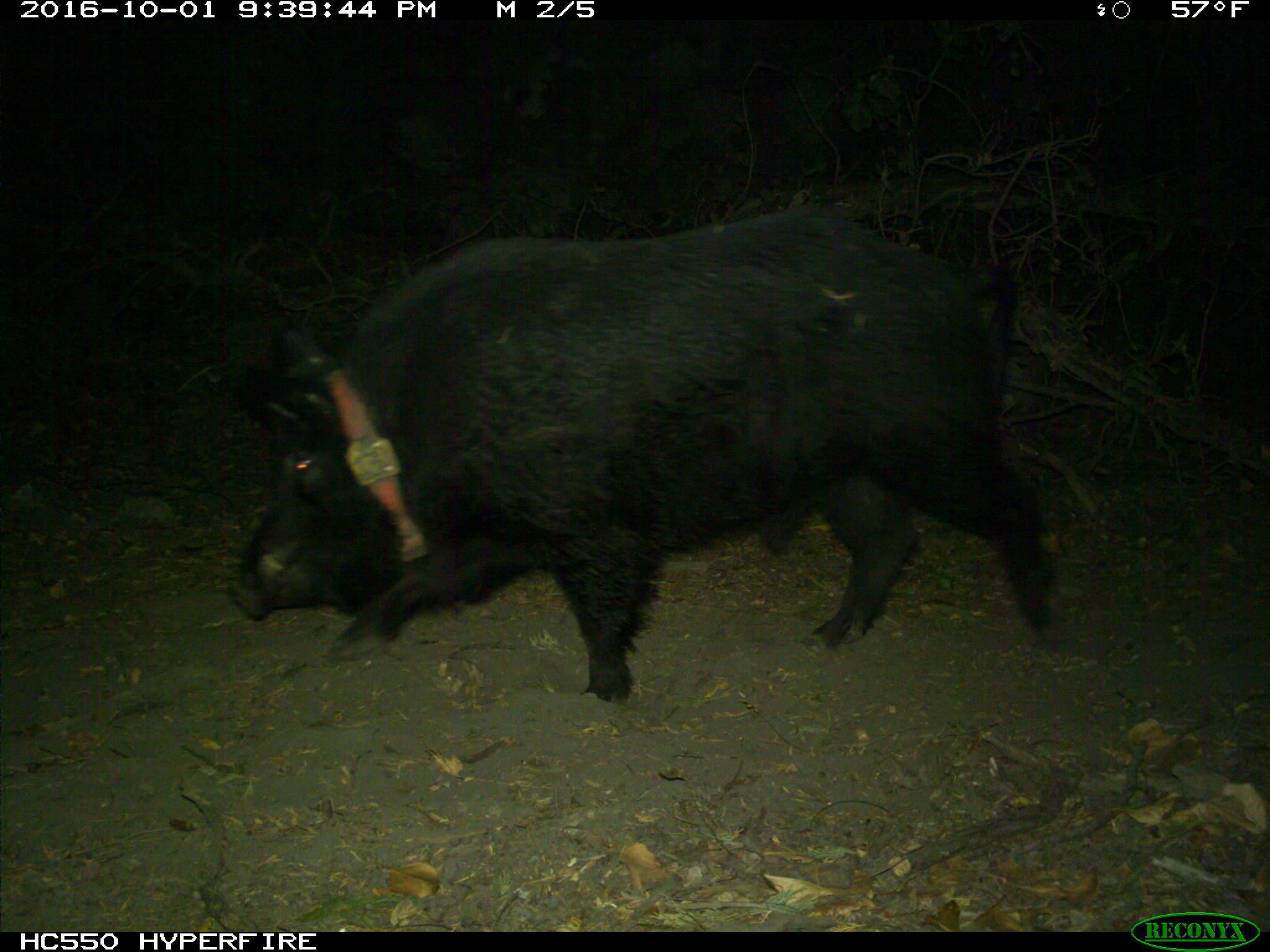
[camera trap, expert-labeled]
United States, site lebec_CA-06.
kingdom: Animalia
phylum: Chordata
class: Mammalia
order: Artiodactyla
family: Suidae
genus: Sus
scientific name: Sus scrofa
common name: wild boar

###

Every line above goes into your copy exactly; no images go in.

▸ Answer
[camera trap, expert-labeled]
United States, site lebec_CA-06.
kingdom: Animalia
phylum: Chordata
class: Mammalia
order: Artiodactyla
family: Suidae
genus: Sus
scientific name: Sus scrofa
common name: wild boar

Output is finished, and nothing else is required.